The two bookshelves on the landing were emptied and reduced to their component parts. I've advertised them round the church group as we don't intend to put them back. All the books are in the son's bedroom. The plan is to select the few, VERY FEW, books we wish to keep, and send all the others on their way. (Son and daughter, take note!)
The top of one of the bookshelves is a bit damaged; this happened when Himself made a sudden and unexpected descent from the loft many years ago. We are eternally gratefully to that bookshelf for saving him from a headlong tumble over the banister and down the stairs.
We have a stack of cassettes to go - mostly nursery rhymes and Thomas the Tank Engine stories... speak now, or forever hold your peace.
All the house plants are sitting disconsolately on the patio outside in the rain. I'm hoping it doesn't freeze (although that would solve the aloe vera problem).

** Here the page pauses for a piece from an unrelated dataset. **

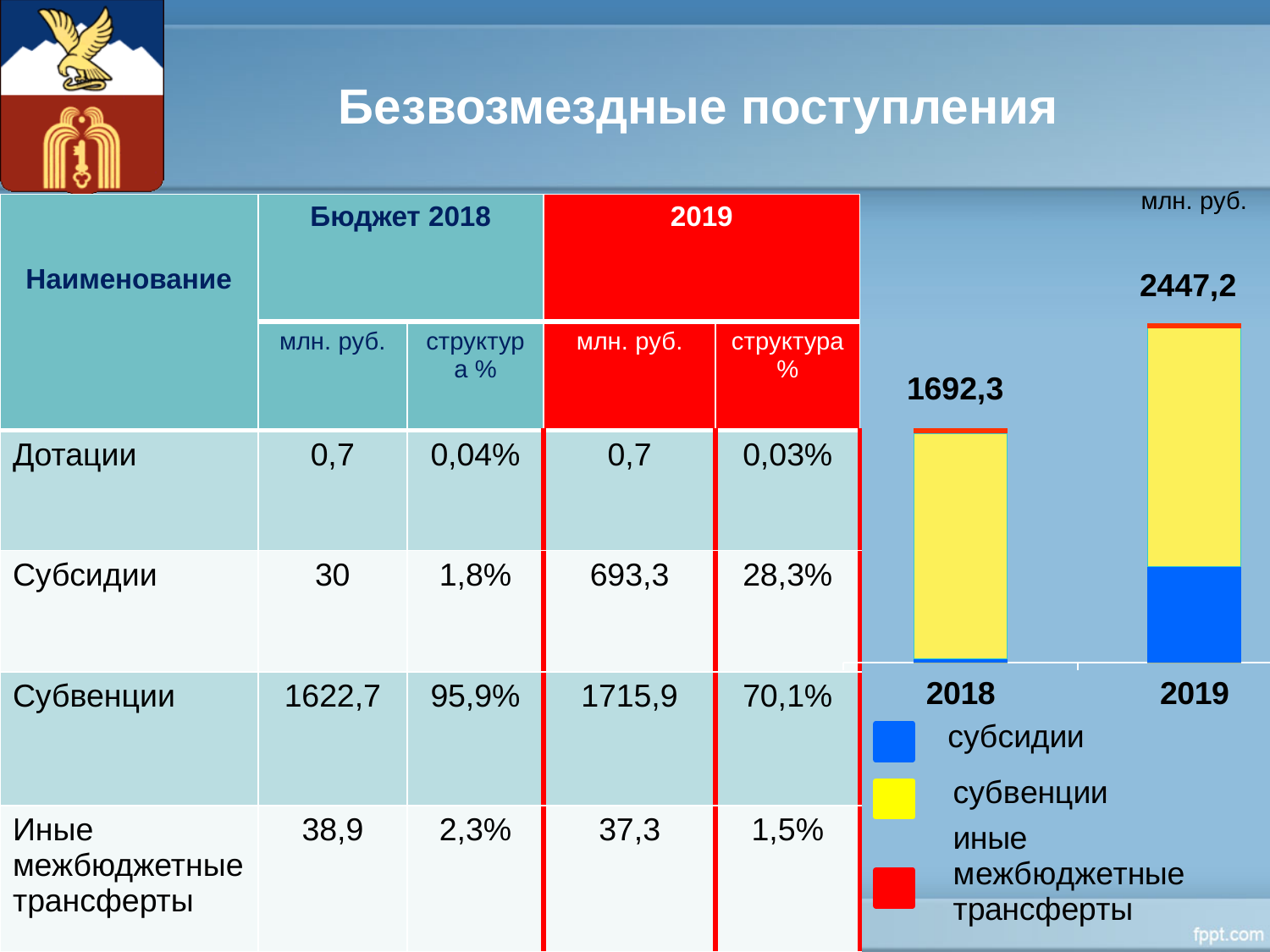
Is the total for 2018 larger or smaller than the total for 2019? smaller By how much does the 2019 total exceed the 2018 total? 754,9 Do the bar totals rise or fall from 2018 to 2019? rise Which series is shown in blue in the chart legend? субсидии Which year has the higher total of безвозмездные поступления in the chart? 2019 What unit is indicated in the top right corner of the chart? млн. руб. How many series does the chart legend list? 3 How many bars (years) are plotted in the chart? 2 What is the total value shown above the bar for 2019? 2447,2 What is the total value shown above the bar for 2018? 1692,3 What kind of chart is shown on the slide? stacked bar chart Which year has the lower total in the chart? 2018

While clearing the hall I discovered a massive pile of those charity collection bags that get shoved through the letterbox several times a week (oh, to be living up a muddy lane rather than in a suburban street). One was clearly biodegradable. I thought I had taken a picture of the heap of confetti surrounding the couple of items waiting to go to some charity... but it's not there on my phone.

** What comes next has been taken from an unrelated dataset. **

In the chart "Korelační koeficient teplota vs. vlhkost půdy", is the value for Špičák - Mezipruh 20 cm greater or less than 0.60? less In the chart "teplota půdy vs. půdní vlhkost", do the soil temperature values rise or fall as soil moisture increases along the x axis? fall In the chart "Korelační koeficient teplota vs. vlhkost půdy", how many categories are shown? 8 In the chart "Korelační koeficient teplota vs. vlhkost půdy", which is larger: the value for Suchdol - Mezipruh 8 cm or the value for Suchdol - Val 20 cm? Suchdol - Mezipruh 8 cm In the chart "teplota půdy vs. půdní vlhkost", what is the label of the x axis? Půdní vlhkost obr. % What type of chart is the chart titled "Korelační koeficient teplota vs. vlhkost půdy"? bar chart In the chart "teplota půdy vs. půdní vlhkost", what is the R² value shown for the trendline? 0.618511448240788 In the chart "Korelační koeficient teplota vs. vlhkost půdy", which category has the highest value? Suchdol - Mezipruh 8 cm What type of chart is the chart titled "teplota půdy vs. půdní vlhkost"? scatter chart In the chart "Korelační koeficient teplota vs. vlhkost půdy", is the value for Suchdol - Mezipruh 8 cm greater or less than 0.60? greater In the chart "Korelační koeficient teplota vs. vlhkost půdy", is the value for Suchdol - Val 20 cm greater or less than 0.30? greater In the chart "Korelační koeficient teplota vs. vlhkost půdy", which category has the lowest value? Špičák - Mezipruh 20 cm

The hall is in a state that no-one has seen since it was last painted about twenty-five or more years ago.
However the dining room table is worse than ever
and the heaps have invaded half the floor space.
(A cello, a djembe, a saxophone and three bags for the samba drums. The place mats are sitting on a cajun)
It's all a bit overwhelming. And it's not as though I did most of the work - holding bits and pieces while hooks and pictures were taken down, carrying one or two boxes upstairs, was about the limit of my usefulness. We went out for lunch in order to buck ourselves up ready to finish the job. Right now I'm thinking that retiring to bed for a couple of weeks with books and boxes of chocolates might be a most desirable thing.